Fort Benning, Georgia, will play host to the demonstrations following the arrival of the new year, Defense News reported. The Abrams will be tested in the first phase, while the Humvee and M113 will follow in a later phase of the concept demonstrations, according to a slideshow presented at Fort Eustis, Virginia, earlier in December.
The Pentagon hopes for semi-autonomous wingmen to be deployed in 2023 and fully-autonomous air-support drones to go live in 2035. The unmanned systems are said to possess unmatched capacity to reduce troops’ physical and cognitive loads, enhance force sustainment, and facilitate maneuverability on the battlefield, according to military statements.
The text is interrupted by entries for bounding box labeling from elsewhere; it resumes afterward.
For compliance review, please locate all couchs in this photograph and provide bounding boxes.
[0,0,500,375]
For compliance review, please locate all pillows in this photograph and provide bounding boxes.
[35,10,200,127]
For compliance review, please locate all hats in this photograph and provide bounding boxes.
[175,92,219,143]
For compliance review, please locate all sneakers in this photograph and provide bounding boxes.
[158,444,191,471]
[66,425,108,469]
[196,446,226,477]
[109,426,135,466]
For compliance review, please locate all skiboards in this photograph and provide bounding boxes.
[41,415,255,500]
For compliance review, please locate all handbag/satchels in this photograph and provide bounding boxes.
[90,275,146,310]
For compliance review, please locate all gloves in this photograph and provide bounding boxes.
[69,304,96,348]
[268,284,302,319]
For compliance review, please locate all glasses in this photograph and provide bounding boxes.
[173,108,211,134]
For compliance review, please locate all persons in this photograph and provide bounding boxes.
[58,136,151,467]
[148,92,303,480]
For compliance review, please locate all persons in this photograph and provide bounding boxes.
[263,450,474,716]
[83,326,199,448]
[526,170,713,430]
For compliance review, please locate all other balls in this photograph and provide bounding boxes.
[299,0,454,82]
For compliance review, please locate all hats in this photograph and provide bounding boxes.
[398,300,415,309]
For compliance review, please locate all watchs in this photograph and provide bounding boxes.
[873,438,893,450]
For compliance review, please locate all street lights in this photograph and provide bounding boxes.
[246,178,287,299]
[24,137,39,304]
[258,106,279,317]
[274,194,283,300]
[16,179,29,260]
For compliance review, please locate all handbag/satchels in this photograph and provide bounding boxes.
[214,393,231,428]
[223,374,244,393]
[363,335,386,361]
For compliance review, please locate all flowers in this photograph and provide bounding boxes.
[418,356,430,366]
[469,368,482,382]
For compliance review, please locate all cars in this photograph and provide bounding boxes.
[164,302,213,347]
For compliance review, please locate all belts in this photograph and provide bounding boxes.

The move follows a model that has proven successful for US air crews. Pilots and support teams have featured unmanned and occasionally manned Shadow and Gray Eagle aircraft shadowing a larger Apache attack helicopter, to provide armed scout support.
The main goal of a semi-autonomous robot wingman is to add situational awareness for ground-support vehicles, without needing an alternative force structure, Lt. Gen. Michael Lundy said.
But the ground concept could prove to be a greater challenge than the air-based model. Particularly, the US Army is looking at whether the weapons loader in the Abrams tank could switch to operating the UAVs with the help of an automatic loader, Lundy noted. An automatic loader has been developed by the Pentagon but has not been used in combat situations.